Sumail Sajid, a veteran and student at Middlesex Community College, is one of the beneficiaries. Sajid said he has been homeless three times since he was 15. A decade later, he’s grateful to have a room at the UML Inn & Conference Center, where he can also eat in the student dining facility. He would like to see the program expanded to more students.
“It’s a sense of relief to be able to go back to a room that you know is safe,” he said. “Thanks to this program, I’ve just focused on my schooling and getting out of debt.”
Pamela Eddinger, president of Bunker Hill Community College, talked about the need for systemic change – and the need to educate policymakers and the public. College administrators must use data on their student bodies to confront common myths, such as that college students are a privileged elite who can call their parents for more money when needed.
“Three-quarters of my students are parents,” she said.

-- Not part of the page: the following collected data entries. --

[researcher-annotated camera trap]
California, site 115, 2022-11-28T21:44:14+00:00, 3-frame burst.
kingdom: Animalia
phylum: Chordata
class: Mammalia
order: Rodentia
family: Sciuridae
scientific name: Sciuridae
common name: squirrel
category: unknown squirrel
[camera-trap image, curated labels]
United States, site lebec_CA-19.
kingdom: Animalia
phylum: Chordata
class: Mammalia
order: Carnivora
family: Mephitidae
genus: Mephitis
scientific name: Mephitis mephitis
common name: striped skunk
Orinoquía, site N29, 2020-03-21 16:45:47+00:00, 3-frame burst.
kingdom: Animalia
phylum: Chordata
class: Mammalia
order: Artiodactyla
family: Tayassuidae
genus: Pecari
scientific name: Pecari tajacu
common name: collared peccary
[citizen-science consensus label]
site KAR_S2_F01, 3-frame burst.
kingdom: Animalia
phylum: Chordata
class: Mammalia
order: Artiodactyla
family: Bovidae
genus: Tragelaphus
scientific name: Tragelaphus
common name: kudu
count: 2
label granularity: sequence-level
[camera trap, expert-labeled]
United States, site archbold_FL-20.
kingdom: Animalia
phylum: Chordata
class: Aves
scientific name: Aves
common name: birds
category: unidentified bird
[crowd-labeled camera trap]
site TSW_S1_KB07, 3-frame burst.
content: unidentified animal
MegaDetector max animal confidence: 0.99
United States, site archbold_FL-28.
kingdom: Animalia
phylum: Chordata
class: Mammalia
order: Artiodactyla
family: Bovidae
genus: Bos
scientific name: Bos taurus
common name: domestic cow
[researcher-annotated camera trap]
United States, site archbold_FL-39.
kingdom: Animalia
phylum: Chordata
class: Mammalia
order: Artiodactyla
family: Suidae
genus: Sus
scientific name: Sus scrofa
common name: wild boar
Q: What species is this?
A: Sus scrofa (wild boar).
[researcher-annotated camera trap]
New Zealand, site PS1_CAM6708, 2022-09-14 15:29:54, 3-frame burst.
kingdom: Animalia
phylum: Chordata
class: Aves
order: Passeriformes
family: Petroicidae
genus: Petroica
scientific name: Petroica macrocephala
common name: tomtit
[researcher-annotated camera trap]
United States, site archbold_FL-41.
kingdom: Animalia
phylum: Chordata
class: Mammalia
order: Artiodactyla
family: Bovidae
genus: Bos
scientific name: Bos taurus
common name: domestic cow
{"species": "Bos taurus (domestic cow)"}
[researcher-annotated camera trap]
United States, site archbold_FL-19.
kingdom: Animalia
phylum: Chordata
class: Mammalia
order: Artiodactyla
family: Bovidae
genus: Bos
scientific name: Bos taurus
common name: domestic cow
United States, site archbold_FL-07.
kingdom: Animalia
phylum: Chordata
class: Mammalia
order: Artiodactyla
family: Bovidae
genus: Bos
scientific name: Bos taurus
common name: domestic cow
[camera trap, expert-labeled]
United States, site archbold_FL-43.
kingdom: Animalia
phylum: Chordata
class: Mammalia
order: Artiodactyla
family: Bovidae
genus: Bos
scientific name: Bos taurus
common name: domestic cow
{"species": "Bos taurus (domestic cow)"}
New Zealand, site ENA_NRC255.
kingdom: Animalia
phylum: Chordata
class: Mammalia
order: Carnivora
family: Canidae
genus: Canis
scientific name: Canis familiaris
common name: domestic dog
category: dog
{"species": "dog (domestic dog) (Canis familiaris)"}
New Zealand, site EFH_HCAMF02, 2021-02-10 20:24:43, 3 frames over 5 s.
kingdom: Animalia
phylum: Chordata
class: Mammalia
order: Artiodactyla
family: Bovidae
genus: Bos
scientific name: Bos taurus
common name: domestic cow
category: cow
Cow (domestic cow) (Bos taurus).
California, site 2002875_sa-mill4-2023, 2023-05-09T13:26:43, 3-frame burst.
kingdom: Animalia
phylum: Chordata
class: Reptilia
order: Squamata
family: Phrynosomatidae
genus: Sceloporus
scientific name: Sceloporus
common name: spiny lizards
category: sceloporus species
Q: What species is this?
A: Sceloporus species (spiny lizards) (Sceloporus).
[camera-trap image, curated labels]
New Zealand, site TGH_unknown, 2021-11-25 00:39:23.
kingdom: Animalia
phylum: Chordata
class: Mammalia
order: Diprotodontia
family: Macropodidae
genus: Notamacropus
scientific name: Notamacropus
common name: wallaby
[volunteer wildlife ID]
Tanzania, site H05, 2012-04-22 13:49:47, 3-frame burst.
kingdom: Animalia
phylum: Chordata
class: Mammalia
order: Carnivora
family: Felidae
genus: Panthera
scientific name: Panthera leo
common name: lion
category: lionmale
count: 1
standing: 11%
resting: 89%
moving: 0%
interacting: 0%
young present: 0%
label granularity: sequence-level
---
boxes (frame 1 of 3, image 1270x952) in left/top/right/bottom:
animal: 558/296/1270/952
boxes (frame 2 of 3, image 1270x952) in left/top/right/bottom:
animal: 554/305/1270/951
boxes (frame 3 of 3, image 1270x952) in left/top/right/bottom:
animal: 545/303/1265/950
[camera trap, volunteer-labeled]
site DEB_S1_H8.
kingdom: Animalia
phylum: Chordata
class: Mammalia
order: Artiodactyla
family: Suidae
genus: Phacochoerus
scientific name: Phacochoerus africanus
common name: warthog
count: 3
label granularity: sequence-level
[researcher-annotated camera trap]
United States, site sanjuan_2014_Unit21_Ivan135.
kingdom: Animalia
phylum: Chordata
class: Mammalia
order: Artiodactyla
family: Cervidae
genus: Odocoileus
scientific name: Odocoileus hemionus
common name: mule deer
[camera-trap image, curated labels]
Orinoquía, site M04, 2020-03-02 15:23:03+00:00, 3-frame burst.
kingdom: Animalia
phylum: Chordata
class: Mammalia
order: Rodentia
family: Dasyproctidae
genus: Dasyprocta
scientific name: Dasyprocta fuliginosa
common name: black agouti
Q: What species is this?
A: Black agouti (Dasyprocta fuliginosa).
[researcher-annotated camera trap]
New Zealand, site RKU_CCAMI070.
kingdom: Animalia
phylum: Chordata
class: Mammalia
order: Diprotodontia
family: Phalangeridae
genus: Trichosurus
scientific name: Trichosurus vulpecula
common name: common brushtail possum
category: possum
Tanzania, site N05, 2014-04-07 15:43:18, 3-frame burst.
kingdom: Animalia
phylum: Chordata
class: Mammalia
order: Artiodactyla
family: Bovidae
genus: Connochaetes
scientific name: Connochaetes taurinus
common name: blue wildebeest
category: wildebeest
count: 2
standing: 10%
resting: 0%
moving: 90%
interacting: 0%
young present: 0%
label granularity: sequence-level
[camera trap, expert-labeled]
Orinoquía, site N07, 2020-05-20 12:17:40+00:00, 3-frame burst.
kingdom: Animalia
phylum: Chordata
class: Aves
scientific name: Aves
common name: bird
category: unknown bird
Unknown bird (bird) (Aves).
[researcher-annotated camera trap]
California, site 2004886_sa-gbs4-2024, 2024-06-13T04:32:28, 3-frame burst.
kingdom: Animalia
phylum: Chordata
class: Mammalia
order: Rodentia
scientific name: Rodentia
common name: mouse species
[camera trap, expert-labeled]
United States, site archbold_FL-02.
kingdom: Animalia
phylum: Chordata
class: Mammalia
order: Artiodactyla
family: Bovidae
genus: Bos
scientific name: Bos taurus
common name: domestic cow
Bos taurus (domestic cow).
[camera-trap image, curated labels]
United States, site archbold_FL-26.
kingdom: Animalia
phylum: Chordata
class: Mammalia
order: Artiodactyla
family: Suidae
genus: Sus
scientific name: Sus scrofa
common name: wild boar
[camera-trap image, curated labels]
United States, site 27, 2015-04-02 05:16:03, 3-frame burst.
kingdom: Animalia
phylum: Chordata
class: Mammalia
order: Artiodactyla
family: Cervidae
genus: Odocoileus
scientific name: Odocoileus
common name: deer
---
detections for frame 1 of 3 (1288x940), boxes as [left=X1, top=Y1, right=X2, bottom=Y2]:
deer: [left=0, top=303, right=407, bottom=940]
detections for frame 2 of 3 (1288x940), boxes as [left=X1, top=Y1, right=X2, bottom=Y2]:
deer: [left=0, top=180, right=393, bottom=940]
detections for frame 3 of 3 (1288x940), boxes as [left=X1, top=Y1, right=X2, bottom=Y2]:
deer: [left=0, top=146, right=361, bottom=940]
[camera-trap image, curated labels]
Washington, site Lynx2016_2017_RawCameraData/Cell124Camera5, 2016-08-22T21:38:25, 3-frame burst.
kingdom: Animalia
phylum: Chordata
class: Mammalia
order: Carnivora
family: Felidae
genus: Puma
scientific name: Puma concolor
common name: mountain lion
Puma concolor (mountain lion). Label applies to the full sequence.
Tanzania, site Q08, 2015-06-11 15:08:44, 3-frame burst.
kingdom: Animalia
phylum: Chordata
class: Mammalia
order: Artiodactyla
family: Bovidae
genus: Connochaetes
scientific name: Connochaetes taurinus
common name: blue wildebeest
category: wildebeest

She and Duncan Harris, interim campus CEO at Capital Community College in Hartford, Conn., talked about some of the solutions on their campuses. Like UMass Lowell, they have a person designated as a “single point of contact” for students in crisis, food pantries and emergency funds. Capital Community College also started an equity center with community agencies that provide day care on campus and other services.
The conference was hosted by the university and co-sponsored by Campus Compact, Bunker Hill and Northern Essex community colleges and Massachusetts Appleseed.